» Excerpt to read
292. Nim Game
Description of the Problem
You are playing the following Nim Game with your friend:
- Initially, there is a heap of stones on the table.
- You and your friend will alternate taking turns, and you go first.
- On each turn, the person whose turn it is will remove 1 to 3 stones from the heap.
- The one who removes the last stone is the winner.
Given n, the number of stones in the heap, return true if you can win the game assuming both you and your friend play optimally, otherwise return false.
Example 1:
Input: n = 4
Output: false
Explanation: These are the possible outcomes:
1. You remove 1 stone. Your friend removes 3 stones, including the last stone. Your friend wins.
2. You remove 2 stones. Your friend removes 2 stones, including the last stone. Your friend wins.
3. You remove 3 stones. Your friend removes the last stone. Your friend wins.
In all outcomes, your friend wins.
Example 2:
Input: n = 1
Output: true
Example 3:
Input: n = 2
Output: true
Constraints:
1 <= n <= 2^31 - 1
Solution
Tags: Game Theory
Explanation
Use back-tracking to consider the situation. Let W denotes winning position, L denotes losing position.

» Required work
In the Nim Game problem, rewrite everything from "- You and your" down to "outcomes, your friend wins.", changing each "friend" to "opponent".

» Dataset section
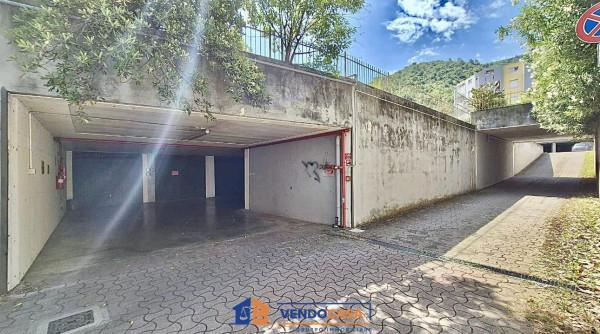 immagine annuncio 7 di 9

» Your response
- You and your opponent will alternate taking turns, and you go first.
- On each turn, the person whose turn it is will remove 1 to 3 stones from the heap.
- The one who removes the last stone is the winner.
Given n, the number of stones in the heap, return true if you can win the game assuming both you and your opponent play optimally, otherwise return false.
Example 1:
Input: n = 4
Output: false
Explanation: These are the possible outcomes:
1. You remove 1 stone. Your opponent removes 3 stones, including the last stone. Your opponent wins.
2. You remove 2 stones. Your opponent removes 2 stones, including the last stone. Your opponent wins.
3. You remove 3 stones. Your opponent removes the last stone. Your opponent wins.
In all outcomes, your opponent wins.